As a company devoted to finding the meaning in piles of data…
We thought it would be interesting to try to understand how people feel about the presidential candidates through tweets. In this post, we will go through how we used a simple sentiment analysis to interpret how the Greater Richmond Area felt about the two presidential candidates during the debates on the nights of September 26th, October 9th, and October 19th. Sentiment analysis is the extraction of positive or negative attitudes from a snippet of text. The main goal is not to determine which candidate is more positive or negative, but to observe whether the tweets mentioning that candidate are positive or negative in regards to the attitude of the writer (regardless of whether they support or do not support that candidate).
Preliminary Analysis – Overview of Tweets and Tweeters
In our preliminary analysis, we noticed that Trump was mentioned in roughly twice as many tweets as Clinton, and that the total number of tweets went down for each debate, with the third debate being roughly two thirds the volume of the first. The graphs that follow show a four hour window of the two hour debates with an hour buffer on either side (8 PM to 12 AM, for debates starting at 9 PM). We see that Trump is mentioned in tweets more than Clinton for almost every minute of all three debates.
We can also spot moments of great interest during the debate. Without distinguishing whether these moments were well or ill received, we were able to look at each of these incidents through the tweets and determine what the topic of discussion was. In the first debate, the high traffic point was a discussion mentioning Trump and “stop and frisk”. The second debate’s high point was the opening question to Trump about a video that was released the week before involving “locker room talk” (the candidate used the phrase “locker room banter” but “locker room talk” was the phrase most seen in the tweets). The final debate found a high point of tweets per minute when Trump had a string of comments in short succession involving the phrases “hombres”, “very much better”, and “big league”. These comments were repeated in the tweets along with mention of the candidate. The most tweeted minute of all three debates was the one centered around “locker room talk”. And in addition to “stop and frisk” from the first debate, the only other minute with over 30 tweets came up in the second debate when Martha Raddatz, the moderator, said, “let me repeat the question.” This comment even received laughter from the audience, if you were watching on TV.

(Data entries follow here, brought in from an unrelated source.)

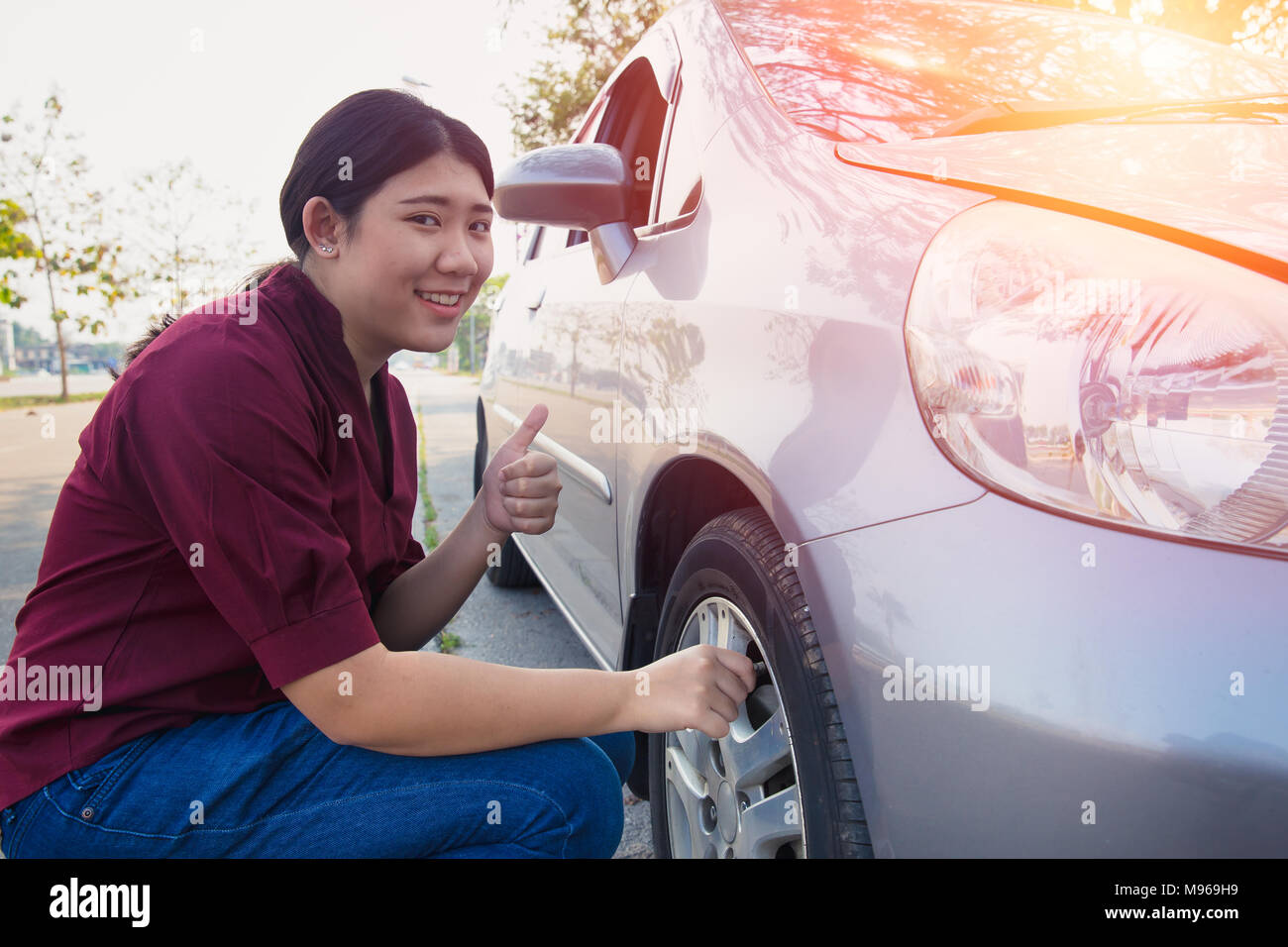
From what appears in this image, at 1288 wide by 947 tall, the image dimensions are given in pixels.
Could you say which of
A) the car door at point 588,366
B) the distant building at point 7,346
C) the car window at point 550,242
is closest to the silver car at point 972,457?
the car door at point 588,366

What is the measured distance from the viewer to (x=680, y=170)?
1845 millimetres

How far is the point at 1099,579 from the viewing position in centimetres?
83

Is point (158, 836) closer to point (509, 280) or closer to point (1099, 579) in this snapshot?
point (1099, 579)

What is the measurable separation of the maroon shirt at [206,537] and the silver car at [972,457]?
1.75ft

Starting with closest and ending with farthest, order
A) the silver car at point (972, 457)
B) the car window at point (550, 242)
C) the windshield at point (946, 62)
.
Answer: the silver car at point (972, 457) < the windshield at point (946, 62) < the car window at point (550, 242)

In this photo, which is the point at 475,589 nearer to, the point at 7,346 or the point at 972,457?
the point at 972,457

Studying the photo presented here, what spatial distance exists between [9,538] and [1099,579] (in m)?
5.54

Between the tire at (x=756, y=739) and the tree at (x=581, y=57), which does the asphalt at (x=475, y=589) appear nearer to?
the tire at (x=756, y=739)

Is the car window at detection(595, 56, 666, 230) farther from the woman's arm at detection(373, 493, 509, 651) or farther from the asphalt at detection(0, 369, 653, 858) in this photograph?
the asphalt at detection(0, 369, 653, 858)

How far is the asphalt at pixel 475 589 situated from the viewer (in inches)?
123

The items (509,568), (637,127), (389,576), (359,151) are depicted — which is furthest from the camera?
(509,568)

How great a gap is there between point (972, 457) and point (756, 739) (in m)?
0.56

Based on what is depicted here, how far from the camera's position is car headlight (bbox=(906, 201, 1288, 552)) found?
2.76 feet

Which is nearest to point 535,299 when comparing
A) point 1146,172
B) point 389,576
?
point 389,576
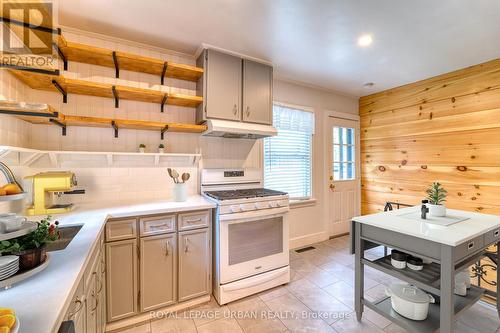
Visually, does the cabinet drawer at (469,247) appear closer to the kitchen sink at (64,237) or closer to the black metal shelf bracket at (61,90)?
the kitchen sink at (64,237)

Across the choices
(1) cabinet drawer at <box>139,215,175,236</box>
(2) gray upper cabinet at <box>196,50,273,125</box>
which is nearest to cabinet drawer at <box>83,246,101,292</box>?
(1) cabinet drawer at <box>139,215,175,236</box>

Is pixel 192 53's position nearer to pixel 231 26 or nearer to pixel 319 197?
pixel 231 26

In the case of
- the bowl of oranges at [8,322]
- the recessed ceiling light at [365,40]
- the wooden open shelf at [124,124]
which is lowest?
the bowl of oranges at [8,322]

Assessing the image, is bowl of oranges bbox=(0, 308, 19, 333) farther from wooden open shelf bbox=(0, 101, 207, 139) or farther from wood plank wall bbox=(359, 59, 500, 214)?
wood plank wall bbox=(359, 59, 500, 214)

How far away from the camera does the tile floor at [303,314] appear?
174 centimetres

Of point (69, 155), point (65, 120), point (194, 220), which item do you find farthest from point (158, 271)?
point (65, 120)

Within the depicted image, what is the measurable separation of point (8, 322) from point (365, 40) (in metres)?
2.86

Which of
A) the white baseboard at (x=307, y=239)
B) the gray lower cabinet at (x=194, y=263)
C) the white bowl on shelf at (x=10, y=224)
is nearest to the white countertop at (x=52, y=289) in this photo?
the white bowl on shelf at (x=10, y=224)

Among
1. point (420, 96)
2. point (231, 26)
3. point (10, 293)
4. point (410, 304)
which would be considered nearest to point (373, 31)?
point (231, 26)

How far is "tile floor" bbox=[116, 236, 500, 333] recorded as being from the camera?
68.5 inches

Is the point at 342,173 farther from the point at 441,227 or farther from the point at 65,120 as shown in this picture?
the point at 65,120

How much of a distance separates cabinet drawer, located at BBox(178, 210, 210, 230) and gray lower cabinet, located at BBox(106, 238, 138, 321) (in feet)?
1.26

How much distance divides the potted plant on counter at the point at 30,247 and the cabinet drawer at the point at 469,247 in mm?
2191

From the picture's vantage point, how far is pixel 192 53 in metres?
2.41
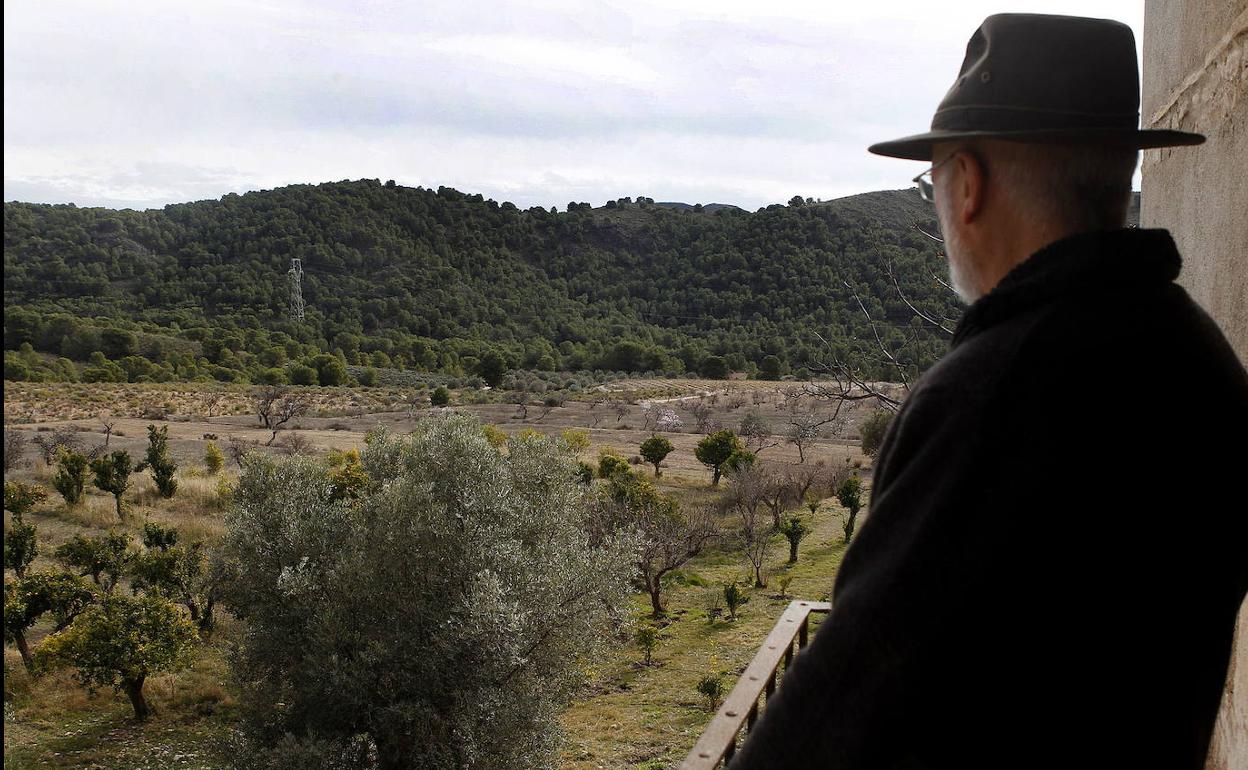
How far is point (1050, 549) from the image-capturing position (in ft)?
2.56

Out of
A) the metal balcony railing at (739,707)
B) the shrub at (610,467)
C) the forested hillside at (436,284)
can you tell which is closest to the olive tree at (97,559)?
the shrub at (610,467)

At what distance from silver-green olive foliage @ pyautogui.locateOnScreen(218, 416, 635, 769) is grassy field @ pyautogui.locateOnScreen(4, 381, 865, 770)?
873mm

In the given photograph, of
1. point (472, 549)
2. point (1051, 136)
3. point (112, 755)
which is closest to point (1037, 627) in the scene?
point (1051, 136)

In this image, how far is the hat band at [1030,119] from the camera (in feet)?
3.06

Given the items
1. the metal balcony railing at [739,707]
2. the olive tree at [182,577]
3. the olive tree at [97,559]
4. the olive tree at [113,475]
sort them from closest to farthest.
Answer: the metal balcony railing at [739,707] → the olive tree at [182,577] → the olive tree at [97,559] → the olive tree at [113,475]

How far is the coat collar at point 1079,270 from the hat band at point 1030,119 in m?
0.12

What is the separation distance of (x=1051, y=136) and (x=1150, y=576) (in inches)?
17.2

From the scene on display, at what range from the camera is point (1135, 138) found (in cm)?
95

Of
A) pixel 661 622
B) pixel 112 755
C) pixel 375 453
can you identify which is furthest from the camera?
pixel 661 622

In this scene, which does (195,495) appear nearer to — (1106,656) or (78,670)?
(78,670)

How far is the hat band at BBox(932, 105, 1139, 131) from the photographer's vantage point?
36.8 inches

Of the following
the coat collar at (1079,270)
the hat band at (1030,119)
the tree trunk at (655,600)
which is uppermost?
the hat band at (1030,119)

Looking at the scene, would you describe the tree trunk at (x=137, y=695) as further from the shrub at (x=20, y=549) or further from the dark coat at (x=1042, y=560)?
the dark coat at (x=1042, y=560)

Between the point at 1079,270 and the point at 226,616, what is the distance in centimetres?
1726
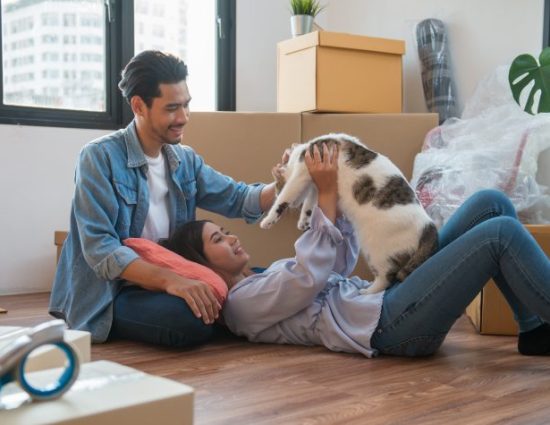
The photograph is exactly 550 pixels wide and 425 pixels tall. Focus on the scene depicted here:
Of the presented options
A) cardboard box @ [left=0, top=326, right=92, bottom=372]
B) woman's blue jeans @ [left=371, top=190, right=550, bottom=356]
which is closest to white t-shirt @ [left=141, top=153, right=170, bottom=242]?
woman's blue jeans @ [left=371, top=190, right=550, bottom=356]

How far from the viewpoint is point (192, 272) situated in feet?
6.39

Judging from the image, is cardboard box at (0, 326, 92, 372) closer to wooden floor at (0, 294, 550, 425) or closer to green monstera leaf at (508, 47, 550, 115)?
wooden floor at (0, 294, 550, 425)

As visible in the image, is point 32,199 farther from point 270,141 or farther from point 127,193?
point 127,193

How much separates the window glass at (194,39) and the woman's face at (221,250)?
6.53 ft

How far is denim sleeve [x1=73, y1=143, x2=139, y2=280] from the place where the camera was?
1.93 metres

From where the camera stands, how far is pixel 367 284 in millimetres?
2072

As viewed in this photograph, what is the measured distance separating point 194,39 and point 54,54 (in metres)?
0.82

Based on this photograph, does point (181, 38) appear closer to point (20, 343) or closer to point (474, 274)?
point (474, 274)

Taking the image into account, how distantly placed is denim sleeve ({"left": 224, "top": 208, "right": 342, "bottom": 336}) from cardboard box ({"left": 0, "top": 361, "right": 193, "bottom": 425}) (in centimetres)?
91

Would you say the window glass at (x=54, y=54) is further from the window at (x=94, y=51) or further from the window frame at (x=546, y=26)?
the window frame at (x=546, y=26)

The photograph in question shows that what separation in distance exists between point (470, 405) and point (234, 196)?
1.15 metres

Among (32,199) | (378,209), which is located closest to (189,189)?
(378,209)

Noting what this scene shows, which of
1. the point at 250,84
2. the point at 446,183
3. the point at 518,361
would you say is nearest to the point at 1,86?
the point at 250,84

In order to make sure that the tweets were not coming from one person about one candidate expressing one attitude, we wanted to see how many unique tweeters we had. In other words, we wanted to know how many people were sending the tweets that we were seeing. To observe this, we took a percentage of tweeters per tweets, or number of people over number of tweets they sent (again we did this by candidate for each debate). The observation here is that not only did the number of tweets decrease for each debate, but the number of people sending them also decreased.
Examining tweet sentiment
It’s important to reiterate here that sentiment analysis does not provide us with a tweeter’s opinion of a particular candidate. Rather it strives to reveal the attitude of the writer through the tone of the text.
Our sentiment analysis algorithm divided tweets into positive, negative, or neutral categories; in our analysis, we only examined those that were positive or negative. These followed the trends of the tweets by debate. This can be seen in the numbers of positive and negative tweets below. A trend specific to the sentiment analysis was that in some cases the number of negative tweets was as large as ten times the number of positive tweets. We see that for each candidate and even when both are mentioned negative tweets outweigh the positive ones. Also, for each candidate, the percent of negative tweets decreased for each debate. And when both candidates were mentioned in a tweet, there was higher chance that the tweet was negative than if either of the candidates was mentioned alone.
With the data, we calculated what we call a Running Sentiment Score (RSS) which assesses the net positivity or negativity of the tweets for each minute of each debate by candidate. In other words, if there is a negative tweet mentioning a candidate, then the RSS would drop by 1; likewise, if there is a positive tweet mentioning a candidate, the RSS would go up by 1. This skews the data in the graph below because majority of the political tweets mentioned Trump. However, the RSS does represent the popularity of the debates, decreasing with both candidates. The only adjustment of this trend happens for Trump’s second debate, where that RSS is slightly lower than the more popular first debate for the first 90 minutes. The RSS for both candidates in all three debates decreases as negative tweets mentioning them outweigh the positive tweets.